А все потому, что у манекена была мамина фигура — один к одному. «На эту штучку поневоле оглянешься», — часто говаривал Дэн Нидэм.
После того как Дэн с мамой поженились, он рассказывал мне про манекен разные интересные вещи. Когда мы переехали в квартиру Дэна в общежитии Академии, манекен, как и мамина швейная машинка, поселились там в столовой, в которой мы, впрочем, никогда не ели. Чаще всего мы питались в школьном буфете, а когда все-таки закусывали дома, то делали это на кухне.
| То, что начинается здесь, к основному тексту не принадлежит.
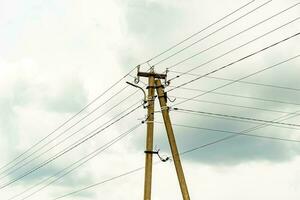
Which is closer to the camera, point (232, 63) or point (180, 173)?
point (232, 63)

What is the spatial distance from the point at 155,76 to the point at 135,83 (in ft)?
3.90

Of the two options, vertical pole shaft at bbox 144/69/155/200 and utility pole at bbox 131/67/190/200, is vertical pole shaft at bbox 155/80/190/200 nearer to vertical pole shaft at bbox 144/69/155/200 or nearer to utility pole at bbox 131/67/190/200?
utility pole at bbox 131/67/190/200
Дэн пробовал спать в одной комнате с манекеном всего несколько раз. «Что случилось, Табби?» — спросил он в первую ночь, подумав, что мама встала с кровати. «Ложись спать», — сказал он в другой раз. А однажды спросил у манекена: «Ты что, заболела?» И мама, еще не успев как следует заснуть, промурлыкала: «Нет, а ты?»
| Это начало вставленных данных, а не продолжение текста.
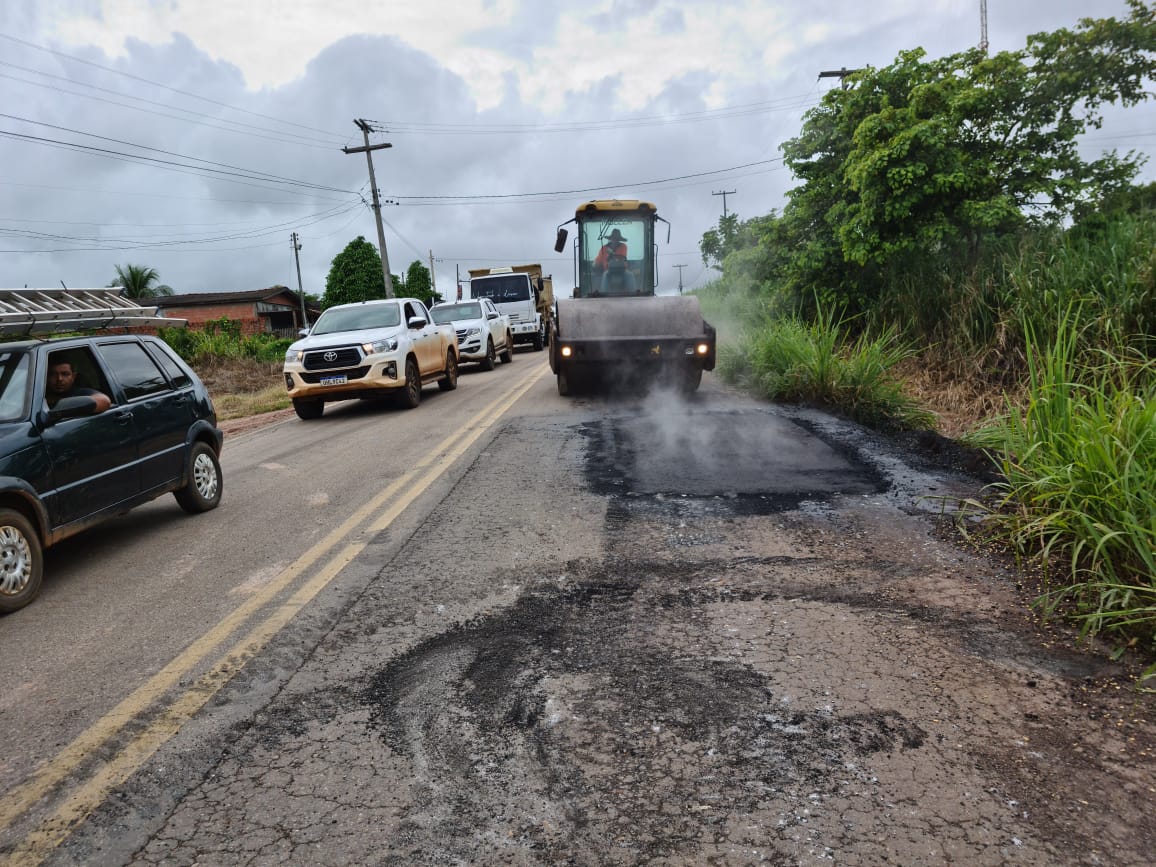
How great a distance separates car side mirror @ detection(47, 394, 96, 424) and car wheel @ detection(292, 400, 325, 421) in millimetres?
7896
Но самые яркие впечатления от неожиданных встреч с маминым манекеном остались, конечно, у Оуэна Мини. Задолго до того, как нашу с ним жизнь изменил броненосец Дэна Нидэма, одной из любимых игр Оуэна в доме на Центральной улице было раздевать и наряжать манекен. Моя бабушка не одобряла подобной забавы — мы же как-никак мальчишки. Мама поначалу тоже насторожилась — она опасалась за свою одежду. Но потом стала нам доверять: мы брали ее вещи чистыми руками, мы возвращали все платья, блузки и юбки на свои вешалки, а нижнее белье, тщательно сложенное, — в свои ящики. Со временем мама стала настолько снисходительно относиться к нашей игре, что иногда даже делала нам комплименты, — дескать, ей такая комбинация и в голову не приходила. А Оуэн порой приходил в такой восторг от наших творений, что просил мою маму примерить необычный ансамбль.
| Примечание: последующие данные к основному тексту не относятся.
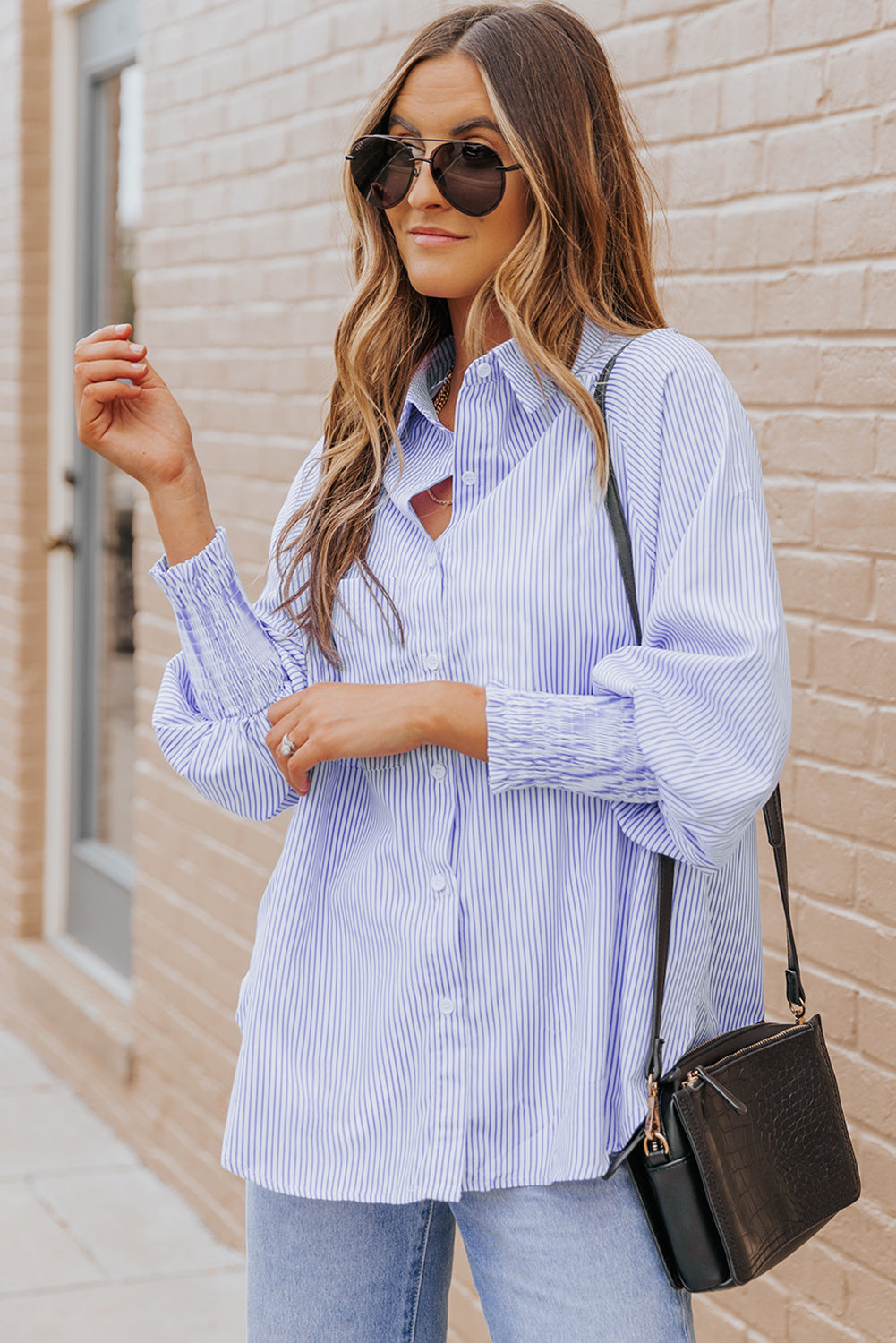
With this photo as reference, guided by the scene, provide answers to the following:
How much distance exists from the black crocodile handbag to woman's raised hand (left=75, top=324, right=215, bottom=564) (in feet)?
1.48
Только Оуэн Мини мог заставить мою маму покраснеть.
— Я ношу эту блузку и эту юбку уже сто лет, — говорила она. — Но ни разу не догадалась надеть их вместе с этим поясом! Ты просто гений, Оуэн!
— НО ВЕДЬ НА ВАС ЛЮБАЯ ВЕЩЬ СМОТРИТСЯ ХОРОШО! — отвечал ей Оуэн, и она краснела.
Чтобы не льстить в открытую, можно было бы просто заметить, что мою маму, как и манекен, наряжать легко, потому что все вещи у нее или черные, или белые: всё со всем сочетается.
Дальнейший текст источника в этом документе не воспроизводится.